Do’s and don’ts for family interactions

Admitting a patient to the ICU and managing them in the days that follow? No problem. But along with patients (often intubated, sedated, delirious, or otherwise unable to advocate for themselves) come their family and friends.

Managing them is an art in itself. Here are some basic rules to help steer you away from the most treacherous pitfalls.

Do choose your words with great caution

This is just another shift for you; for them, it may be the worst day of their life. The smallest error in word choice or inflection, the slightest unintended implication, may be something they will remember forever. I am a notoriously casual person, but even I slow down and gather myself before addressing family members, making sure I am rendering exactly the right impression about the patient’s condition, and exactly the right impression about our care.

Do explain early and often the overall trajectory of critical illness.

When a loved one is admitted to the ICU, it’s often the first encounter they have with illness of this severity, and they lack an internal model to establish basic expectations for the days or weeks to come. Emphasize that people “get sick quickly, but get better slowly,” and that complications and setbacks are expected along the way. This sets the stage for the admission and reduces the risk of misunderstandings.

Don’t minimize the disease

When describing the patient’s status or prognosis, always err on the side of acuity. Families are looking for every opportunity for optimism, and anything you tell them will be “upgraded” several notches by rose-colored glasses. Moreover, even though you may not be impressed by the severity of disease, it is certainly impressive to them. You want to under-promise and over-deliver: if things go better than you predicted, great; if they go worse, they will never forgive you. (Of course, if you are unreasonably dark, they’ll think you’re enjoying their misfortune.) Adopt a gently pessimistic realism. When asked how a patient is doing, don’t mention the daily perturbations, especially the small improvements that can wax and wane; if they remain critically ill in the larger sense, emphasize that instead.

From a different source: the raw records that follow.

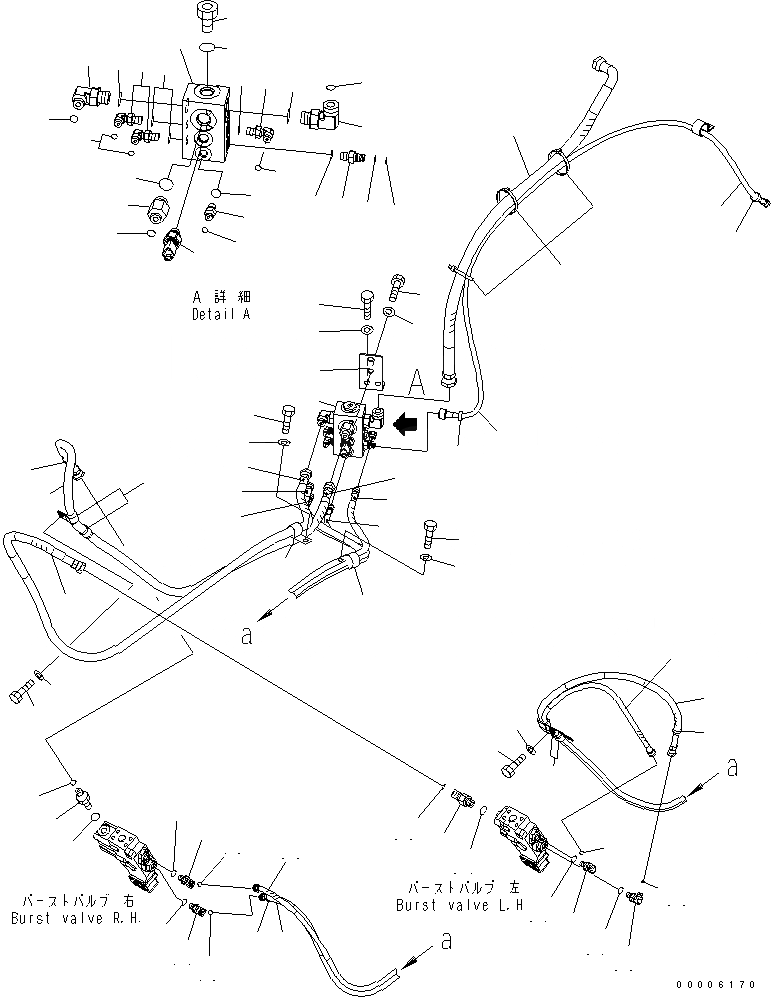 A 詳 細
Detail A

A

a

a

バーストバルブ 右
Burst valve R.H.

バーストバルブ 左
Burst valve L.H

a

00006170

Do identify a point of contact early

Family dynamics can be complex, and some patients may come with seemingly hundreds of siblings, half-cousins, and vague friends of the family, all with decades of love and hate entanglements that you don’t want to have to navigate. At the time of admission, determine a single person to whom your future communications will be directed. They can then disseminate that information to whomever they like; if “Cousin Joey” calls the unit looking for updates, you can simply direct them to the contact person. Usually, this person should also be the legal decision-maker, but occasionally the decision-maker (e.g. an elderly spouse) will ask you to communicate mostly with another person, such as a younger sibling. That’s fine too.

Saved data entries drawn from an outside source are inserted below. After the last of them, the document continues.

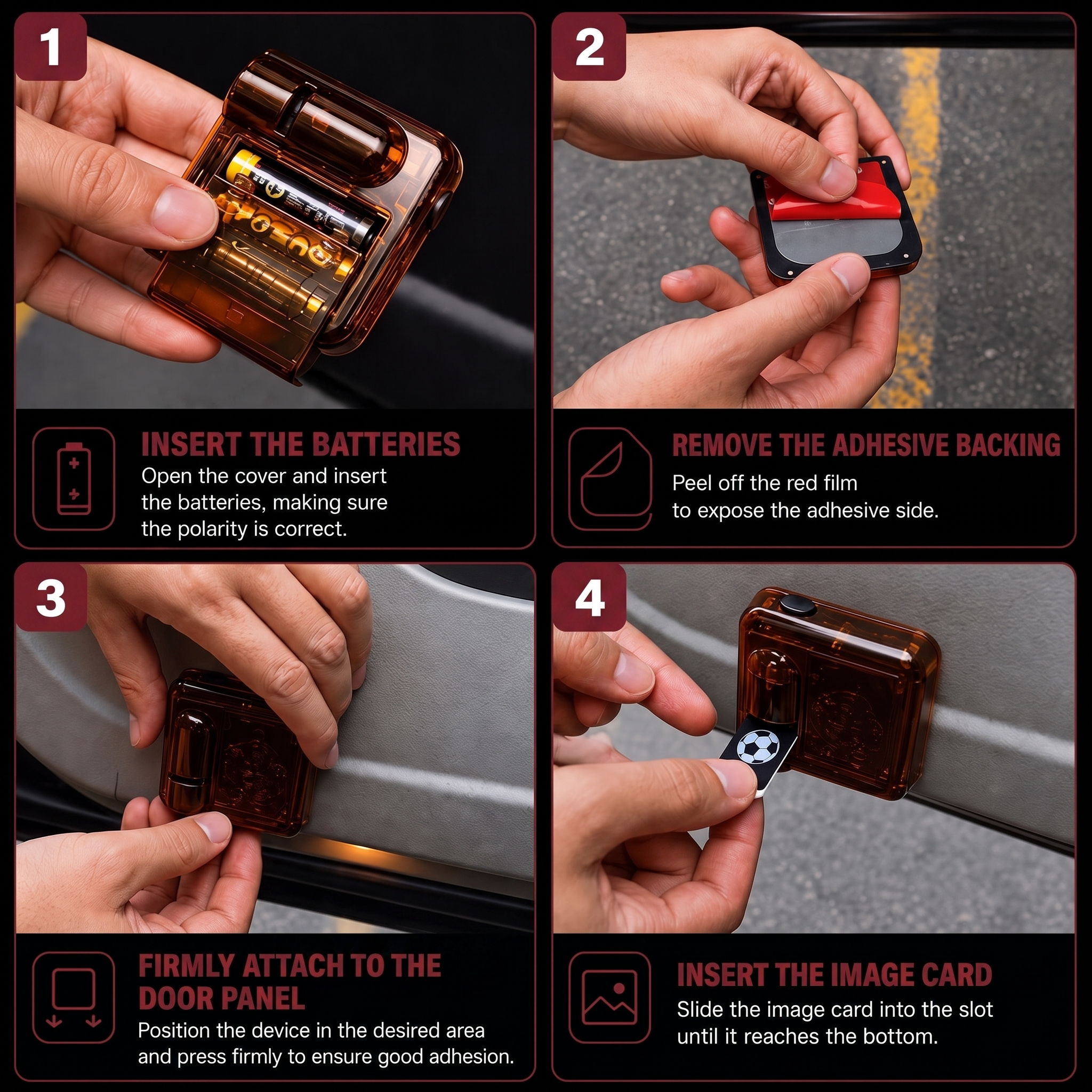 1

INSERT THE BATTERIES
Open the cover and insert the batteries, making sure the polarity is correct.

2

REMOVE THE ADHESIVE BACKING
Peel off the red film to expose the adhesive side.

3

FIRMLY ATTACH TO THE DOOR PANEL
Position the device in the desired area and press firmly to ensure good adhesion.

4

INSERT THE IMAGE CARD
Slide the image card into the slot until it reaches the bottom.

Do talk to family early and often

Depending on how busy you tend to be, and how available family makes themselves (i.e. visiting daily versus requiring several phone calls to track down), this may be difficult. However, there is no question that families are more responsive and understanding when they are kept regularly in the loop with frequent, timely updates. What doesn’t work is ignoring them for two weeks, then gathering them into a room to tell them their loved one is going to die and you’d like to transition to comfort care.

Don’t forget the part of the patient that lives outside the ICU

While we tend to reduce people into a disjointed collection of systems and diagnoses once they hit our doors, how we manage their problems may radically differ depending on the person they were (and hope to become again) and the life they lived before (and to which they hopefully can return). This doesn’t mean a cursory inquiry about code status on admission. It means actually delving into their quality of life and where they fall upon the curve of their chronic diseases. It means considering their living situation, employment status, socioeconomic milieu, and family support. You will poo-poo this as “somebody else’s job,” such as that of internal medicine or palliative care, until a better provider comes along and catches the TB diagnosis in a patient you didn’t realize was homeless, or has a patient admitted to hospice rather than to the ICU.

Do coordinate, integrate, and explain the patient’s care

Whether your unit is “open” or “closed,” the business of coordination of care for ICU patients typically falls to the critical care team. Just like a primary care provider outside the hospital, you are the one who sees the whole picture, and who remains at the bedside when all the consultants have left. There may be a dozen services following the patient, popping in to make confusing remarks or recommendations and then disappearing. Families need you to explain what it all means and put it into context. Few of these other teams are going to be interested in making this final connecting step; they tend to see their job as laying out “options” like a buffet meal. Your job is to bring them to the patient, explain them, help them to understand, and then help them reach good decisions when they need to be made.